The VECT ransomware operates as a Ransomware-as-a-Service (RaaS) program, first appearing in December 2025 on a Russian-language cybercrime forum. Its developers ported the same encryption engine to Windows, Linux, and ESXi using the libsodium library. All variants share identical file-size thresholds, the same four-chunk logic, and the same nonce-handling bug. This suggests a single developer or small team with limited testing resources.

Misleading Advertisements and Unimplemented Features

Public threat intelligence reports and VECT’s own initial advertisements incorrectly claimed the use of ChaCha20-Poly1305 authenticated encryption. In reality, there is no authentication tag, leaving encrypted data vulnerable to tampering—though the wiper effect renders tampering moot. The advertised speed flags, designed to let operators balance speed against security, are completely ignored; the ransomware always applies identical encryption parameters.

Background: VECT’s Rise and Partnerships

After claiming its first two victims in January 2026, VECT gained notoriety by announcing a partnership with TeamPCP, the group behind a series of supply-chain attacks in March 2026. These attacks compromised widely used software packages—including Trivy, Checkmarx KICS, LiteLLM, and Telnyx—affecting a large downstream consumer base. Shortly after these incidents made headlines, VECT posted on BreachForums to announce the alliance, aiming to exploit organizations already weakened by the supply-chain compromises.
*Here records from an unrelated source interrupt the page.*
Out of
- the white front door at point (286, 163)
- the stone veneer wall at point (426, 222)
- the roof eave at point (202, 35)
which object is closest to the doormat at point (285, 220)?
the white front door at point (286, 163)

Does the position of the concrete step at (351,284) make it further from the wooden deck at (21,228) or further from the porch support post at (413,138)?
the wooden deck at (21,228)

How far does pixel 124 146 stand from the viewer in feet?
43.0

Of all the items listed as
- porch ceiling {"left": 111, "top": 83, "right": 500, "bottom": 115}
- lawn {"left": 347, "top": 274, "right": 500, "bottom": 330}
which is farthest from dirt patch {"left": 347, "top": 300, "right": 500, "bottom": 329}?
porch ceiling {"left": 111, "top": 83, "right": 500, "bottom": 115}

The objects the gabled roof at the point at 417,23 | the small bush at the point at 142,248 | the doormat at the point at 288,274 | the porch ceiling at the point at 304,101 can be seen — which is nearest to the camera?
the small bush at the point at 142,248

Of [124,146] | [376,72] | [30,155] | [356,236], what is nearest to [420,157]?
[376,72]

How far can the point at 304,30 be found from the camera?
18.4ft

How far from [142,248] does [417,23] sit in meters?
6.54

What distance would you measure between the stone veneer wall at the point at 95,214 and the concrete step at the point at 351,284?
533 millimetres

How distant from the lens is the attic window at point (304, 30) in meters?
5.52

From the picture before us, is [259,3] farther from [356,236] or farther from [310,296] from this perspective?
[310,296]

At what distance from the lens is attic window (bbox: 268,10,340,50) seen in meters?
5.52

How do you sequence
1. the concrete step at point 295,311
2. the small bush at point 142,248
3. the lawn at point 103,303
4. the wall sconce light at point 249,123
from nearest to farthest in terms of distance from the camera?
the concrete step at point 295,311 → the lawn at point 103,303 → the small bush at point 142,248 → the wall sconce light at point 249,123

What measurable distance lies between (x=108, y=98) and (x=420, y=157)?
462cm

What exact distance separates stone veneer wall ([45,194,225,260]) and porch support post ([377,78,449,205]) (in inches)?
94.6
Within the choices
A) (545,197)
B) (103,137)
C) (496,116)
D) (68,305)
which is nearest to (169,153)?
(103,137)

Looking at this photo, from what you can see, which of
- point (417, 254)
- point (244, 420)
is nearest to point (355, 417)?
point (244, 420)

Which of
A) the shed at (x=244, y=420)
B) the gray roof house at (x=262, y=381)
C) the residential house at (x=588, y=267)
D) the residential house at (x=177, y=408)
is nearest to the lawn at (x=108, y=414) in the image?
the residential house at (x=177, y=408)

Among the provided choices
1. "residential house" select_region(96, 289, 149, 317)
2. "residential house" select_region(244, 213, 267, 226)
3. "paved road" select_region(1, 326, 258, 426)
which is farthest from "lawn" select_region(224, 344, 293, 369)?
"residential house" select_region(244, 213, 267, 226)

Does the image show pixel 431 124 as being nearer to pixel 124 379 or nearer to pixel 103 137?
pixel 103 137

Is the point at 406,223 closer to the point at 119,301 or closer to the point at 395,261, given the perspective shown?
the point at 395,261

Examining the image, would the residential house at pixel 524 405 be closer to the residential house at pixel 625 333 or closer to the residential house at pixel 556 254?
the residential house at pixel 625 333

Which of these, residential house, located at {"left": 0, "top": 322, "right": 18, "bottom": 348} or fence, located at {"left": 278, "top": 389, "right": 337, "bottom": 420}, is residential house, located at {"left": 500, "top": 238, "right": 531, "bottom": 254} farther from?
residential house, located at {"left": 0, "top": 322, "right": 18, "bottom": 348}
In an unusual move, VECT also partnered with BreachForums itself, promising each registered forum user automatic affiliate status. This gave every member access to the ransomware, negotiation platform, and leak site—a stark departure from traditional RaaS models that vet affiliates.

Conclusion: A Professional Facade Hiding Amateur Execution

While VECT’s marketing and partnership deals project a sophisticated operation, the underlying code reveals fundamental errors. The nonce flaw alone ensures that no file larger than 128 KB can be restored, making VECT a wiper by accident. Organizations should treat any VECT infection as a destructive data-loss event, not a ransom incident. Security teams are advised to update detection rules to identify the distinctive file patterns left by this flawed encryption engine and to prioritize offline backups as the only reliable defense.